Nel 2014 il copione si ripeté e le manifestazioni per le strade di Hong Kong (il cosiddetto "movimento degli ombrelli"), pur essendo anche stavolta pacifiche, furono represse con brutalità. Nel 2019 l'epilogo: da allora sono finite in carcere oltre diecimila persone e almeno mille, le più rappresentative, sono ancora lì.
Nel luglio 2020, con l'entrata in vigore definitiva della nuova legge sulla sicurezza nazionale, la libertà e la democrazia sono finite.
Qualunque critica al governo può essere intesa come sovversione, qualunque voce - giornale, televisione o radio - che diffonda notizie non gradite può essere accusata di terrorismo, secessione, collusione. Da qui la chiusura di giornali, emittenti private, partiti politici, gruppi di opinione.
L'arresto del cardinale Zen nello scorso maggio è la classica dimostrazione della nuova idea di democrazia che si respira a Hong Kong: è la stessa di tutta la Cina.
I discorsi tenuti durante questa festosa celebrazione sono lo specchio (o la maschera) del nuovo corso che si sviluppa in quel paese.
Xi Jinping, dopo aver affermato che «
con il ritorno dei territori alla madrepatria» si è aperta una nuova epoca nella sua storia, ha aggiunto che «
non c'è motivo di cambiare il modello - un paese, due sistemi - e che Hong Kong deve rispettare il sistema socialista e la leadership del Partito Comunista».

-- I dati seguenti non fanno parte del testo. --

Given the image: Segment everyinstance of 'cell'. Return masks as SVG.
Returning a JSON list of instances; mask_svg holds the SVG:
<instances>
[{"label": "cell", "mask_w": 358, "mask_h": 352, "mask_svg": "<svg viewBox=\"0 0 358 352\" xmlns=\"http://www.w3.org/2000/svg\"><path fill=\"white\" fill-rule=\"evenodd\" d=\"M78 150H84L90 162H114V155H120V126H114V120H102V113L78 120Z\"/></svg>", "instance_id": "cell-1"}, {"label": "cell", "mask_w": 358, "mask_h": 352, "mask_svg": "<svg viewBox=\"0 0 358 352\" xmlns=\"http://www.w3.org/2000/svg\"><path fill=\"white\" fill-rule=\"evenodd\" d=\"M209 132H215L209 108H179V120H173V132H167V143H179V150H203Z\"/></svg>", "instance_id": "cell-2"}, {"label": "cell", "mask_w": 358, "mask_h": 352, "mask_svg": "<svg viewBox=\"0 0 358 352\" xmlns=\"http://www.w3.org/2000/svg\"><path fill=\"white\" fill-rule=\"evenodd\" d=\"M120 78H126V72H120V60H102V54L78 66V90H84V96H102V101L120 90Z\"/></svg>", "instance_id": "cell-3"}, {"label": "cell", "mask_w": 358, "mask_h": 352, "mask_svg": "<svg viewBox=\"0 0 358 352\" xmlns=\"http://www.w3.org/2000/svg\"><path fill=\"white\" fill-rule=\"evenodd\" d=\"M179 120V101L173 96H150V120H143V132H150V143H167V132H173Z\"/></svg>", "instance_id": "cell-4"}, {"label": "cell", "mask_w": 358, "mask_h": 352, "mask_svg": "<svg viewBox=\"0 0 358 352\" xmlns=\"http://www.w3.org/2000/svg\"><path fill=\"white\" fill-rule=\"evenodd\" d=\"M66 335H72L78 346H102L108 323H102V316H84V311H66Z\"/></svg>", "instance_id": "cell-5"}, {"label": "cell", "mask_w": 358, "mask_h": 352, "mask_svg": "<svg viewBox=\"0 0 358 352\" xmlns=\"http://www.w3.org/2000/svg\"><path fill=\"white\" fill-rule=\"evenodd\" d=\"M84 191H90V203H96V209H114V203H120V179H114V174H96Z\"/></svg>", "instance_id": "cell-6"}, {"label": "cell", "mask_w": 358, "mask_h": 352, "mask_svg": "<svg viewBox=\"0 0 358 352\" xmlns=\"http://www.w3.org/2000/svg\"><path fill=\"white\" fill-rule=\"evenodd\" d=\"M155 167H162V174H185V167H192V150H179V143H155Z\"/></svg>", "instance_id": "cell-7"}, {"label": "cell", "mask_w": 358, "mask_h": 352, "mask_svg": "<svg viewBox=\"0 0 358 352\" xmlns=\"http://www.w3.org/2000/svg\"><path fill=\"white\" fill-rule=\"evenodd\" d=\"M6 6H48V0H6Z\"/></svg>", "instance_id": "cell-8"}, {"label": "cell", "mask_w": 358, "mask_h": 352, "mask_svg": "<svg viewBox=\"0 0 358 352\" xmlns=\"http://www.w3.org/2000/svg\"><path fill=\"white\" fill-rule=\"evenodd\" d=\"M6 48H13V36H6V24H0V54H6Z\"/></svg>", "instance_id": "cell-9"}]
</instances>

Poi il neo governatore della città John Lee ha affermato che «
l'attuazione della legge sulla sicurezza nazionale e il rinnovamento del sistema elettorale hanno stabilizzato Hong Kong».
Naturalmente «
il sistema legale della città è più avanzato di quello di molti paesi occidentali».
Il nuovo governatore ha 64 anni e di questi 40 li ha trascorsi come "super poliziotto" nel sistema della sicurezza.
I discorsi di insediamento, che si erano tenuti sempre in mandarino e cantonese (la lingua principale di Hong Kong e Macao), si sono tenuti solo in mandarino.
Anche questo è un messaggio molto chiaro.
E allora teniamo bene a mente che la Cina è l'impero con il quale dovremo confrontarci in futuro. Un colosso solido dal punto di vista economico, fortissimo da quello militare ma, soprattutto, armato di una caratteristica poco frequente in Occidente: l'ambiguità e la mancanza di scrupoli.
Ha tranquillamente disatteso tutti gli impegni assunti (Wto, clima, Hong Kong) senza nessuna conseguenza; ha piantato i suoi artigli in Sud America e in Africa nell'indifferenza generale e quando si getterà su Taiwan non saranno certo i nostri valori etici a fermarla.